Critiquing Hindi Cinema
Salma Siddique
HINDI CINEMA: AN INSIDER'S VIEW by Anil Saari Oxford University Press, 2009, 222 pp., 495
February 2009, volume 33, No 2

With new publications on Hindi cinema arriving with startling frequency, every month or so, it is daunting to keep track of what new is being said. However, Anil Saari’s writings on Hindi cinema are hardly recent. Born in 1945, film journalist Saari began to write on films and filmmaking in the seventies and continued to do so till his demise in 2005.

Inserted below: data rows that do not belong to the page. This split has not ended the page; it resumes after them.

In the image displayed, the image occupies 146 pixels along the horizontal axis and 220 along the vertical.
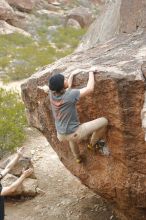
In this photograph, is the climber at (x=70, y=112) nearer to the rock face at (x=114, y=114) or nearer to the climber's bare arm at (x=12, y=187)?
the rock face at (x=114, y=114)

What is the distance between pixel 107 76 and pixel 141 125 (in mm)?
769

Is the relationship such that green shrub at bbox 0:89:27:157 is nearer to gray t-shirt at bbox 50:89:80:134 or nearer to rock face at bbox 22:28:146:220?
rock face at bbox 22:28:146:220

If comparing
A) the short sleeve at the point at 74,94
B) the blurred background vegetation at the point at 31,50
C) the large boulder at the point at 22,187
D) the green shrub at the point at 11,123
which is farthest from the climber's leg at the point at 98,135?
the blurred background vegetation at the point at 31,50

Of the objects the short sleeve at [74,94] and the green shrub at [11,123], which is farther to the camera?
the green shrub at [11,123]

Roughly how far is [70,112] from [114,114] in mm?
581

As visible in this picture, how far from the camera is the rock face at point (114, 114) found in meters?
6.28

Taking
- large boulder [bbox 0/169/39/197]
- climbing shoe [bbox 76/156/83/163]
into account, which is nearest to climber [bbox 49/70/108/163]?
climbing shoe [bbox 76/156/83/163]

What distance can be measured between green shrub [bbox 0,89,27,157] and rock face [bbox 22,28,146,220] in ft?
11.3

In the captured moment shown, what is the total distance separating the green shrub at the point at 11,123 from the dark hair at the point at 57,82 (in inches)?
217

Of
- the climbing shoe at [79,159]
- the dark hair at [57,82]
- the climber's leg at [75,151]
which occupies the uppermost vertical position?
the dark hair at [57,82]

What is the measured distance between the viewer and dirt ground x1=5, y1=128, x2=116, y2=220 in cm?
888

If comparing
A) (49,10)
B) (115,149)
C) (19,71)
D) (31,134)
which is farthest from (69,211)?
(49,10)

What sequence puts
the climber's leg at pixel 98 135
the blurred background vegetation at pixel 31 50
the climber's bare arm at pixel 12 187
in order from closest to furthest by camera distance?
the climber's leg at pixel 98 135 < the climber's bare arm at pixel 12 187 < the blurred background vegetation at pixel 31 50

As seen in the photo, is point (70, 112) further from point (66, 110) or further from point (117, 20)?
point (117, 20)
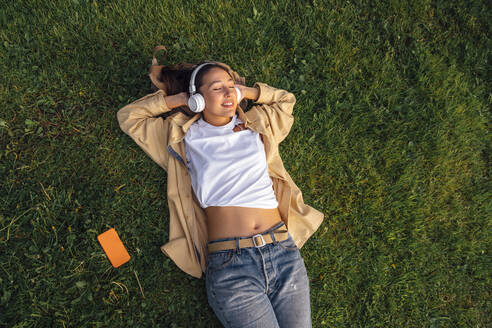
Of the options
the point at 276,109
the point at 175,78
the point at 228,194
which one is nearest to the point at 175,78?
the point at 175,78

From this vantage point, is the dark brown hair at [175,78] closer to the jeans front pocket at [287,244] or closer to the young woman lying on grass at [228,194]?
the young woman lying on grass at [228,194]

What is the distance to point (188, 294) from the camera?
13.0ft

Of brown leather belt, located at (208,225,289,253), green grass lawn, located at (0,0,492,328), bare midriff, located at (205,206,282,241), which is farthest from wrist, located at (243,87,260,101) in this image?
brown leather belt, located at (208,225,289,253)

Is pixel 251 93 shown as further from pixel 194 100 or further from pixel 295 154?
pixel 295 154

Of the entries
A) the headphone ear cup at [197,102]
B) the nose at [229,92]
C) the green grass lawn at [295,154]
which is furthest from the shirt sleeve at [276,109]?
the headphone ear cup at [197,102]

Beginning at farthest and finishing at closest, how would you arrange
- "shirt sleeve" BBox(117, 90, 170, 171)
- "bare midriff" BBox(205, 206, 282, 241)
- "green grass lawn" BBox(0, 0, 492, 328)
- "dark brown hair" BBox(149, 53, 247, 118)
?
"dark brown hair" BBox(149, 53, 247, 118) → "green grass lawn" BBox(0, 0, 492, 328) → "shirt sleeve" BBox(117, 90, 170, 171) → "bare midriff" BBox(205, 206, 282, 241)

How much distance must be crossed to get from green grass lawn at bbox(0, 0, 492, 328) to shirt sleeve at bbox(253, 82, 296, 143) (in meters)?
0.41

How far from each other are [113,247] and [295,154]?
8.41 ft

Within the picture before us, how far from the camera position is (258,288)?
10.9 feet

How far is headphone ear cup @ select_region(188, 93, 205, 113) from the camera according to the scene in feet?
11.6

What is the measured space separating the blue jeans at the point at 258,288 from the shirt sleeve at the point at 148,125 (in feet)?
4.41

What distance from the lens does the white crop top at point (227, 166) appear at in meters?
3.56

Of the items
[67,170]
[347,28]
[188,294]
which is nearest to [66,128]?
[67,170]

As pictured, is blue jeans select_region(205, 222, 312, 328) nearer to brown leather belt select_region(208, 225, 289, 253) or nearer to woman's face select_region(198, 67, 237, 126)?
brown leather belt select_region(208, 225, 289, 253)
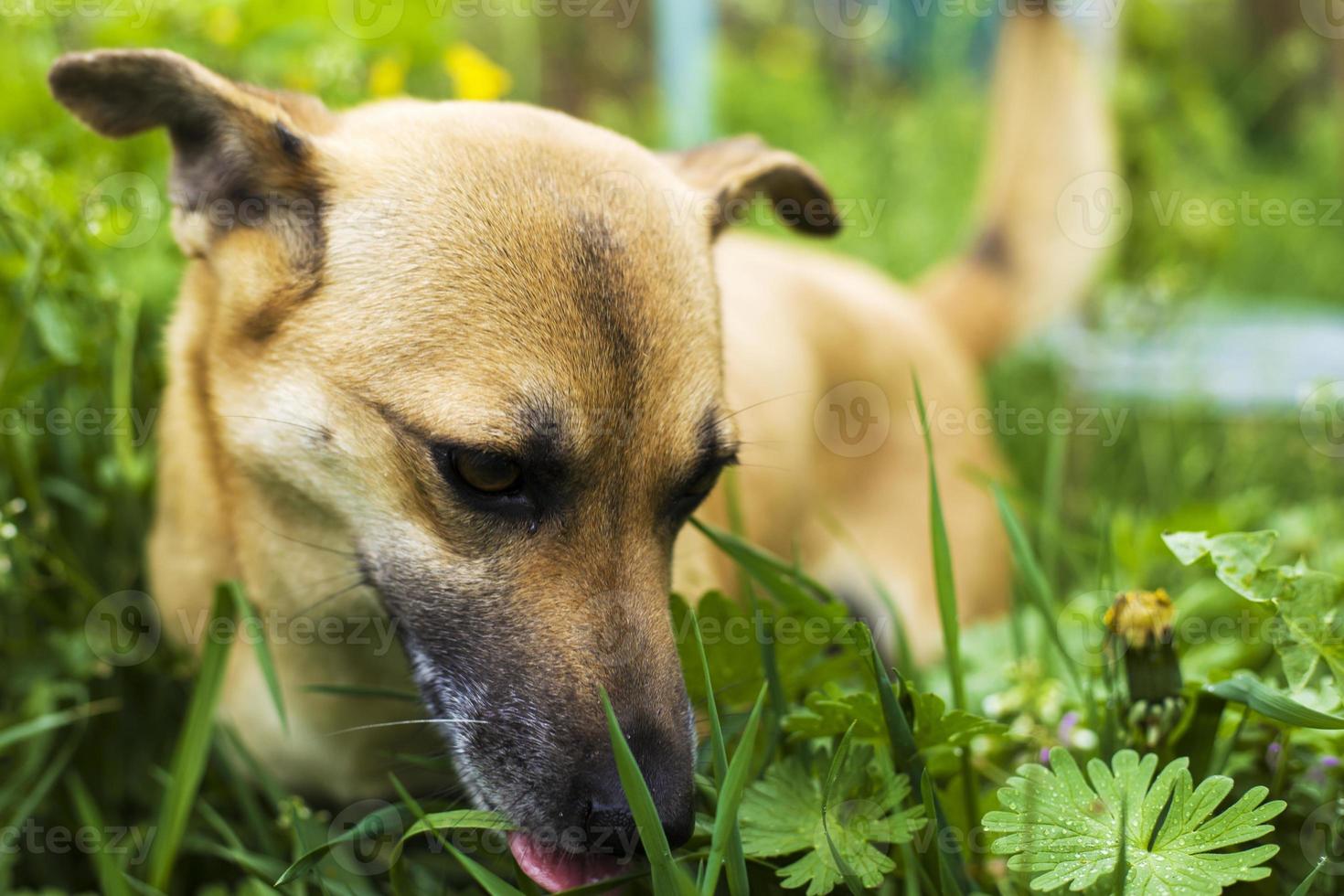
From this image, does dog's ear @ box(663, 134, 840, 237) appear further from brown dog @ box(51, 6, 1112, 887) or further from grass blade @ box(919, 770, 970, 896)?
grass blade @ box(919, 770, 970, 896)

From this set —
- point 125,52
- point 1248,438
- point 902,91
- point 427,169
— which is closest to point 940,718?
point 427,169

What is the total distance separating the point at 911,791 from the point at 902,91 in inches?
283

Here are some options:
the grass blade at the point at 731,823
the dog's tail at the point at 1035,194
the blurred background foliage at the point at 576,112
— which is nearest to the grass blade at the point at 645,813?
the grass blade at the point at 731,823

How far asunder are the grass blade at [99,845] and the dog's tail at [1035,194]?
2.85 metres

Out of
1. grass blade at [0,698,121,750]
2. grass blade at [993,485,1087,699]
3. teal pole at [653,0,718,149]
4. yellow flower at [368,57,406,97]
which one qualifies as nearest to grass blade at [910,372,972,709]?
grass blade at [993,485,1087,699]

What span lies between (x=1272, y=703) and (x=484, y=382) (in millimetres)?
1202

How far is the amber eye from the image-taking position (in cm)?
177

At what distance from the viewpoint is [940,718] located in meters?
1.68

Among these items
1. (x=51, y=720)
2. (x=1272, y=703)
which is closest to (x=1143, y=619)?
(x=1272, y=703)

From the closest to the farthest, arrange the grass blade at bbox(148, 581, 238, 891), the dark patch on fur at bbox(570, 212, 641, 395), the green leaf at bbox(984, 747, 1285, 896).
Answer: the green leaf at bbox(984, 747, 1285, 896)
the dark patch on fur at bbox(570, 212, 641, 395)
the grass blade at bbox(148, 581, 238, 891)

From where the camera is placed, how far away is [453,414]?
1.76m

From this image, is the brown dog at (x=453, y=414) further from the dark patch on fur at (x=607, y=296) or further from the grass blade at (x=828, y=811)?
the grass blade at (x=828, y=811)

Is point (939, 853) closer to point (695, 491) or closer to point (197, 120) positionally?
point (695, 491)

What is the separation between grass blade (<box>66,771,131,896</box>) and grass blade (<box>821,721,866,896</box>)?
1.16m
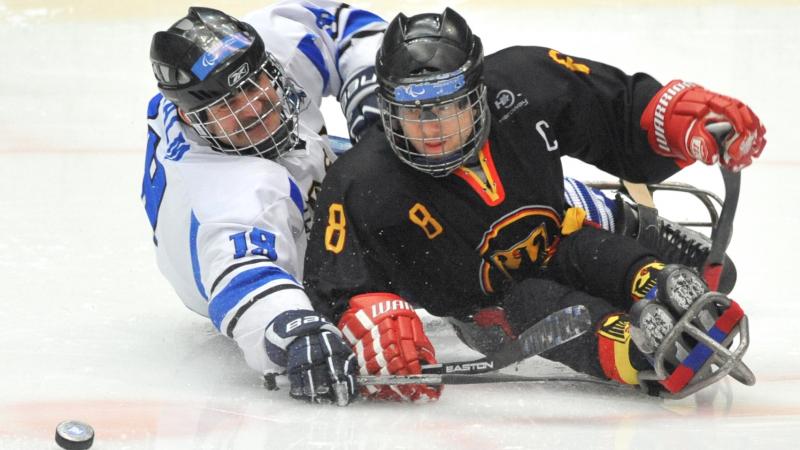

Hindi Cinema: An Insider’s View is a collection of essays and articles written by Anil Saari for over three decades in various newspapers, journals, magazines and websites. And herein lies the influence of the work. It may seem slightly dated, yet the unacknowledged influence that Saari has exerted on film criticism in India is evident. As Partha Chatterjee observes in the introduction, it is indeed remarkable that Saari was talking about the ‘hidden possibilities’ of cinema much before film scholar Rachael Dwyer wrote about them.

The essays range over a variety of themes and focuses. Saari writes with fondness about the ‘evergreen troika of Dilip Kumar, Dev Anand and Raj Kapoor’, each of them creating a different on-screen persona, thus holding their respective grounds. The engaging piece on Guru Dutt is perhaps the earliest that discusses Dutt’s mastery over the philosophical and the technical aspects of filmmaking. Saari puts forward what later became part of common academic knowledge—that Guru Dutt’s films bore his team’s stamp. In a quintessentially anecdotal style, the author explicates on the assumption of Dutt having directed Sahib, Bibi aur Ghulam. Even the articles on Johnny Walker and Pran are peppered with anecdotes and fill in the much-needed void in works on these very talented actors.